┌─ DATA

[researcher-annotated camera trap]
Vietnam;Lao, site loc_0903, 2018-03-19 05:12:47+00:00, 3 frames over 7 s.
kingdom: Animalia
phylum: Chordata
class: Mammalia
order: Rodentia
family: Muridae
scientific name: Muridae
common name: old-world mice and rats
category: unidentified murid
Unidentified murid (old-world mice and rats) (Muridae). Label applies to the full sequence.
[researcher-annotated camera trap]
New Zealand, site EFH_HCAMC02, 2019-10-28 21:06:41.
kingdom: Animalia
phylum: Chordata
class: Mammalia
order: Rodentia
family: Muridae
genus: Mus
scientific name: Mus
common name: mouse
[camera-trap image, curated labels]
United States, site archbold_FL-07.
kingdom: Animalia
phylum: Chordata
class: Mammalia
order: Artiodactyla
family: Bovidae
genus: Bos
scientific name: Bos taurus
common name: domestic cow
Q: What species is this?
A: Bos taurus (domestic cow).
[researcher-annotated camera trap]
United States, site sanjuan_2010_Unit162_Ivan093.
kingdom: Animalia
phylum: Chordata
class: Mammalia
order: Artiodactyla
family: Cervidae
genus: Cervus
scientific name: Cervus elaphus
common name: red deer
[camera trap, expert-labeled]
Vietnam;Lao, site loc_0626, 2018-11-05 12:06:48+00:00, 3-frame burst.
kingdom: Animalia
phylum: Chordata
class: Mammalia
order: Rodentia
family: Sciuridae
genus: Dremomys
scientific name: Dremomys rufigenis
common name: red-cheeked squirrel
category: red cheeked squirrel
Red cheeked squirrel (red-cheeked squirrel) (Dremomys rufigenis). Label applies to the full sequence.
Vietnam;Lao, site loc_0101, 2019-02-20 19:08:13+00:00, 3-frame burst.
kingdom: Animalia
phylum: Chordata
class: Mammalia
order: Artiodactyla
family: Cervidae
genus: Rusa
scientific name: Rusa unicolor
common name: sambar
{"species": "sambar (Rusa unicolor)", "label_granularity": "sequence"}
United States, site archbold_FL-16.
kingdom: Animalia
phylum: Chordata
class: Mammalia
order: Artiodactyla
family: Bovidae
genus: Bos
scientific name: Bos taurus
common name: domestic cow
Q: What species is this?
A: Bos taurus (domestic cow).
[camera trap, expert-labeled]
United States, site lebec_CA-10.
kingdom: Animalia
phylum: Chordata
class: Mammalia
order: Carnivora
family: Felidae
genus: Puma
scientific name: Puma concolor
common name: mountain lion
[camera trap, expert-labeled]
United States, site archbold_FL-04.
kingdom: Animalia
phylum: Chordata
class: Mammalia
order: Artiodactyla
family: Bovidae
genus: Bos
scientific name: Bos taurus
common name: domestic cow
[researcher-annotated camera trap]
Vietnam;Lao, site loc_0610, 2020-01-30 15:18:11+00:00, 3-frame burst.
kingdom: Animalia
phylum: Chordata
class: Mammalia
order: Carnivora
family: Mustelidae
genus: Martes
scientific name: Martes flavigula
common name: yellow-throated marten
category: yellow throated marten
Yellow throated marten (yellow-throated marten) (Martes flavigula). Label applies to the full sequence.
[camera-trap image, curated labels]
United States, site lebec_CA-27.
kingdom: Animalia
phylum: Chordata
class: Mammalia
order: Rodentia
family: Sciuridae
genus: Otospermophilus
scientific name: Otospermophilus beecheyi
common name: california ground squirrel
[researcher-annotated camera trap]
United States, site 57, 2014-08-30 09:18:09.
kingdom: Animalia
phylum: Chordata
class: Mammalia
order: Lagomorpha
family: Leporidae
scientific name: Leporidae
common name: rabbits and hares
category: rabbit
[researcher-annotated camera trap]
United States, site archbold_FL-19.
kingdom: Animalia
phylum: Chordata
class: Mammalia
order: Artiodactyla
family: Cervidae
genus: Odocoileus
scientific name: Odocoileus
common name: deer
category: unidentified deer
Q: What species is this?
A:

└─

- _TASK_: Quote exactly the first line of the data and every line after it through the one holding "common name: old-world mice and rats".

- _RESPONSE BOX_:
[researcher-annotated camera trap]
Vietnam;Lao, site loc_0903, 2018-03-19 05:12:47+00:00, 3 frames over 7 s.
kingdom: Animalia
phylum: Chordata
class: Mammalia
order: Rodentia
family: Muridae
scientific name: Muridae
common name: old-world mice and rats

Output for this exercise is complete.